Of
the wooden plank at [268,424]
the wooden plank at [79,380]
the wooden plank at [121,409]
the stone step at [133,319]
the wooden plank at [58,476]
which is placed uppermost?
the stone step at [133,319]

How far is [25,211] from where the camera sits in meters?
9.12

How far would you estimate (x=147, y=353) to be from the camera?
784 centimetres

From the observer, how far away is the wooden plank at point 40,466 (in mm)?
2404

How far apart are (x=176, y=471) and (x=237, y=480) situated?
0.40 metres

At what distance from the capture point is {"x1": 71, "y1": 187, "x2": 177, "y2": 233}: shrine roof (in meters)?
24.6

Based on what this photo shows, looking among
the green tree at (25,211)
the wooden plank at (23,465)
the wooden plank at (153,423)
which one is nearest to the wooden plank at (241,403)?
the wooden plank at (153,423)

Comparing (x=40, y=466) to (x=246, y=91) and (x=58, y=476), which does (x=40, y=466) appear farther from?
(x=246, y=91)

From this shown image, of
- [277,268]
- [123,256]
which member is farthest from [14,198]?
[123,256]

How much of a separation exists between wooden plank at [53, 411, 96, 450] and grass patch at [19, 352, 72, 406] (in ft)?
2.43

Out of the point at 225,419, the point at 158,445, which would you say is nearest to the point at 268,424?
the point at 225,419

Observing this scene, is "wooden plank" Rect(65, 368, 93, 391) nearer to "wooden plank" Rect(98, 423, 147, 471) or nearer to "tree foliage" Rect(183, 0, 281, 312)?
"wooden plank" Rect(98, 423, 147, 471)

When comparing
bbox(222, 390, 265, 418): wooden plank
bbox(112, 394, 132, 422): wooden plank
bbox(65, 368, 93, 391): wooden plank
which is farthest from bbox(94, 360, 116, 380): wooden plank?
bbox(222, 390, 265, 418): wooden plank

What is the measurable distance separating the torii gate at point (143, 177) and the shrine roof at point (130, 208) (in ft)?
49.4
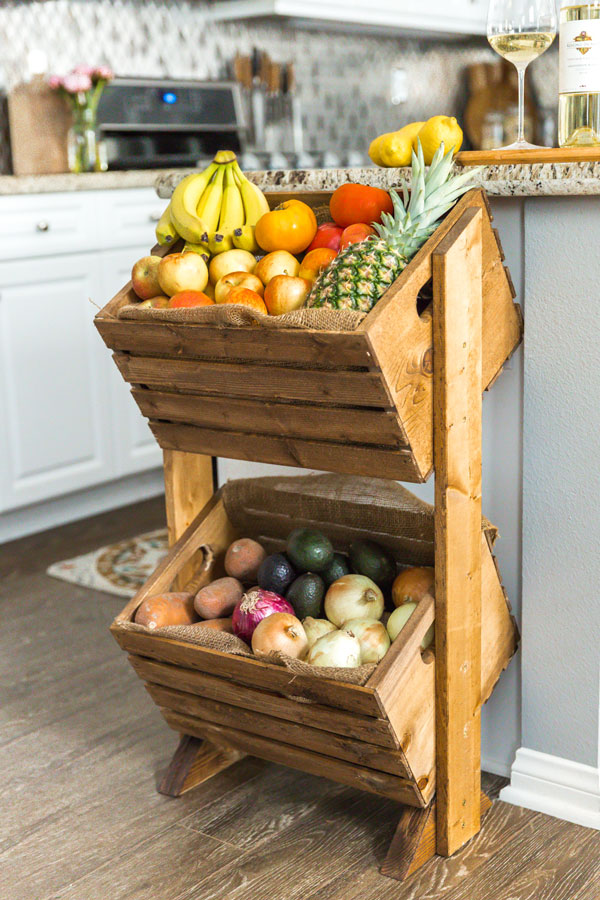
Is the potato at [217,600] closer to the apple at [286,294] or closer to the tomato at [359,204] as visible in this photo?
the apple at [286,294]

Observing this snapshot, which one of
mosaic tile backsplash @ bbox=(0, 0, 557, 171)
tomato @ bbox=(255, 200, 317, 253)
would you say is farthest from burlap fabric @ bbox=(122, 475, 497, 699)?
mosaic tile backsplash @ bbox=(0, 0, 557, 171)

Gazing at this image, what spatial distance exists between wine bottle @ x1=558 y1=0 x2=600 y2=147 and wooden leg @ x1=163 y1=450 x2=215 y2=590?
840 millimetres

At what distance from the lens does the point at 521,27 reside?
1632 mm

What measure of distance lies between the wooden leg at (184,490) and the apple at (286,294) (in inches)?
15.7

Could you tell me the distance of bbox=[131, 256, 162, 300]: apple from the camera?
5.44ft

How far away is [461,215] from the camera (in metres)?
1.50

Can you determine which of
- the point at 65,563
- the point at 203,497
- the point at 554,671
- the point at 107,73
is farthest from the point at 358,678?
the point at 107,73

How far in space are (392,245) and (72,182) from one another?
6.66 feet

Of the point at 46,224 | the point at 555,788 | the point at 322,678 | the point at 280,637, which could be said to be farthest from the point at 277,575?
the point at 46,224

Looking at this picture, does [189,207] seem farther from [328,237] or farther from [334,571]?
[334,571]

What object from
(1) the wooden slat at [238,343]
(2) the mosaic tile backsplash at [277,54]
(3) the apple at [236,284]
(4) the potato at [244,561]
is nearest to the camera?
(1) the wooden slat at [238,343]

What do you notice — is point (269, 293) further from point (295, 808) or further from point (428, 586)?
point (295, 808)

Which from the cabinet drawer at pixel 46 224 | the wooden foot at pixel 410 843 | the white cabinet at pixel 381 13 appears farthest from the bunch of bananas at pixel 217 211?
the white cabinet at pixel 381 13

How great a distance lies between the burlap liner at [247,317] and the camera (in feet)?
4.49
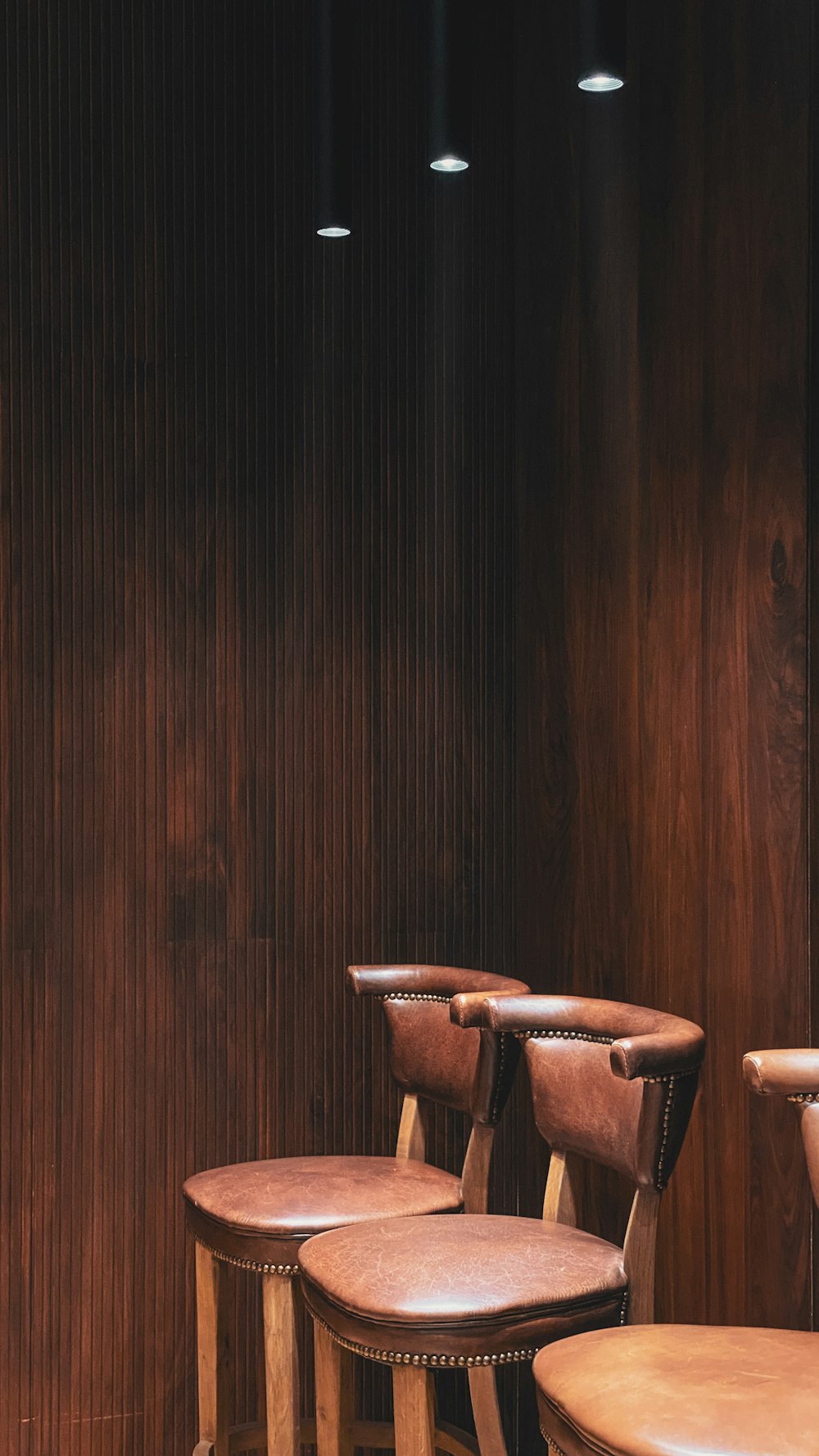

What to produce:
Change every "shrine roof" in the records above to "temple roof" and give them back otherwise unchanged, without the pictures.

Response for this exercise:
Of
the wooden plank at [268,424]
the wooden plank at [79,380]
the wooden plank at [121,409]
the stone step at [133,319]
the wooden plank at [58,476]
which is placed uppermost?
the stone step at [133,319]

How far is [25,211] from where the camera sits in meters?
9.12

How far would you estimate (x=147, y=353) to be from the camera?
784 centimetres

From the observer, how far away is the wooden plank at point 40,466 (in mm)?
2404

How far apart are (x=176, y=471) and (x=237, y=480) situated?
0.40 metres

At what distance from the capture point is {"x1": 71, "y1": 187, "x2": 177, "y2": 233}: temple roof (in meters)?
24.6

Based on what this photo shows, looking among
the green tree at (25,211)
the wooden plank at (23,465)
the wooden plank at (153,423)
which one is nearest to the wooden plank at (241,403)?
the wooden plank at (153,423)

Comparing (x=40, y=466) to (x=246, y=91) and (x=58, y=476), which does (x=40, y=466) appear farther from?
(x=246, y=91)

From this shown image, of
- [277,268]
- [123,256]
which member is farthest from [14,198]?
[123,256]

How much of a separation exists between wooden plank at [53, 411, 96, 450] and grass patch at [19, 352, 72, 406] (in ft)?
2.43

Out of the point at 225,419, the point at 158,445, which would you say is nearest to the point at 268,424?
the point at 225,419

Observing this scene, is "wooden plank" Rect(65, 368, 93, 391) nearer to "wooden plank" Rect(98, 423, 147, 471) or nearer to "tree foliage" Rect(183, 0, 281, 312)?
"wooden plank" Rect(98, 423, 147, 471)

When comparing
bbox(222, 390, 265, 418): wooden plank
bbox(112, 394, 132, 422): wooden plank
bbox(65, 368, 93, 391): wooden plank
which is farthest from bbox(94, 360, 116, 380): wooden plank?
bbox(222, 390, 265, 418): wooden plank

What is the measurable distance separating the torii gate at point (143, 177) and the temple roof at point (130, 208) (in ft)?
49.4
Is the potato at [217,600] closer to the apple at [286,294] or closer to the tomato at [359,204] as visible in this photo?
the apple at [286,294]

Observing this snapshot, which one of
mosaic tile backsplash @ bbox=(0, 0, 557, 171)
tomato @ bbox=(255, 200, 317, 253)
would you say is farthest from burlap fabric @ bbox=(122, 475, 497, 699)?
mosaic tile backsplash @ bbox=(0, 0, 557, 171)

Gazing at this image, what spatial distance exists between wine bottle @ x1=558 y1=0 x2=600 y2=147 and wooden leg @ x1=163 y1=450 x2=215 y2=590?
840 millimetres

At what distance from the lens does the point at 521,27 reside?
1632 mm

What measure of distance lies between the wooden leg at (184,490) and the apple at (286,294) (in inches)?
15.7

Could you tell me the distance of bbox=[131, 256, 162, 300]: apple from the camera?
5.44ft

How far away is [461,215] from the camera (in metres)?
1.50

Can you determine which of
- the point at 65,563
- the point at 203,497
- the point at 554,671
- the point at 107,73
is farthest from the point at 358,678?
the point at 107,73

How far in space are (392,245) and (72,182) from one another?
6.66 feet

Of the point at 46,224 | the point at 555,788 | the point at 322,678 | the point at 280,637, which could be said to be farthest from the point at 277,575?
the point at 46,224

Looking at this picture, does [189,207] seem farther from [328,237] or farther from [334,571]?
[334,571]

What object from
(1) the wooden slat at [238,343]
(2) the mosaic tile backsplash at [277,54]
(3) the apple at [236,284]
(4) the potato at [244,561]
is nearest to the camera?
(1) the wooden slat at [238,343]

What do you notice — is point (269, 293) further from point (295, 808) or further from point (428, 586)?
point (295, 808)

Which from the cabinet drawer at pixel 46 224 | the wooden foot at pixel 410 843 | the white cabinet at pixel 381 13 appears farthest from the bunch of bananas at pixel 217 211?
the white cabinet at pixel 381 13

How great a distance lies between the burlap liner at [247,317] and the camera (in feet)?
4.49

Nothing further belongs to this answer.